Your first step should be to check with your academic department and/or thesis advisor to determine your institution’s policies with regard to completion of research in light of COVID-19 interruptions.
 
We are working closely with StatCan to help mitigate some of the effects of the RDC closures on your work, including ensuring that RDC access extensions will automatically be granted to those students who cannot currently access the RDC to complete their work, assessing options for vetting work already completed, and providing an official letter to funders or universities that explains that the research cannot currently be pursued as planned due to the temporary shut down of the local RDC. The letter can be found here.

7. Will security clearances and new applications to work in the RDCs still be processed during the shut down?

The short answer is yes. StatCan is working to ensure that requests for access and security clearances from new applicants will continue to be processed while the RDCs are closed.
 
The research community needs to understand, however, that it is not business as usual.

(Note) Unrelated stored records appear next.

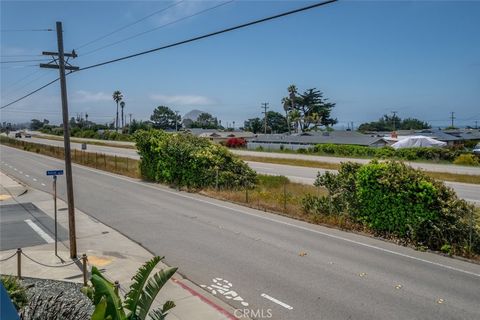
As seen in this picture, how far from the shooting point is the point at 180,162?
88.1 ft

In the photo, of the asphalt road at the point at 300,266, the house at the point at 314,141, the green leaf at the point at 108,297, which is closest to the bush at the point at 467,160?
the house at the point at 314,141

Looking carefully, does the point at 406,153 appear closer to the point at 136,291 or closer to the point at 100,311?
the point at 136,291

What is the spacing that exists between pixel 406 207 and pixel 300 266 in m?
4.60

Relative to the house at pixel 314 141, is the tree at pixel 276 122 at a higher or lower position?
higher

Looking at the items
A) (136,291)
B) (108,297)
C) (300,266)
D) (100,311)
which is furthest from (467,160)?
(100,311)

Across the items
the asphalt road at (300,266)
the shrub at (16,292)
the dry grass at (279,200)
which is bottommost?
the asphalt road at (300,266)

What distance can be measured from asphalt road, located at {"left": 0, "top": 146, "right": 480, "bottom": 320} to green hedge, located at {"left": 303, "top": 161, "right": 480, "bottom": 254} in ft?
2.31

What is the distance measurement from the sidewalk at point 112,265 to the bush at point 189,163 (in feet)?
27.8

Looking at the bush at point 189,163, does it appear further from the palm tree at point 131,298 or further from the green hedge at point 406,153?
the green hedge at point 406,153

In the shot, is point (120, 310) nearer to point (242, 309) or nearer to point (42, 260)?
point (242, 309)

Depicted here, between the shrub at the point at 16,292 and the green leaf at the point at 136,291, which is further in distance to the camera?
→ the shrub at the point at 16,292

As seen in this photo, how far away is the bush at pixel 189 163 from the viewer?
25.1m

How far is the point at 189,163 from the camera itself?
26.1m

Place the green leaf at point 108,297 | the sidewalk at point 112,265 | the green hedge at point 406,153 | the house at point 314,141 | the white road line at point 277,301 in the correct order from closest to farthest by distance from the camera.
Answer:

For example, some of the staff who would normally be involved in these activities have had to divert their efforts to mission-critical priorities related to the COVID-19 response. StatCan’s objective is to continue to process requests to the best of its current ability and to address any backlog as quickly and as efficiently as possible to ensure that CRDCN researchers are well prepared to ramp up their work without delay when the RDCs re-open.

8. What are the plans for the CRDCN National Conference?

Our annual conference and special celebration of CRDCN’s 20th anniversary is scheduled to take place in Ottawa on November 2nd to 4th 2020. We have yet to promote the event due to the current restrictions on public gatherings.

We aim to make a decision regarding a potential postponement of the conference by late May, should this prove necessary. We hope, however, to be able to bring our community together for this special celebration in November and encourage CRDCN researchers to save the date in their calendars.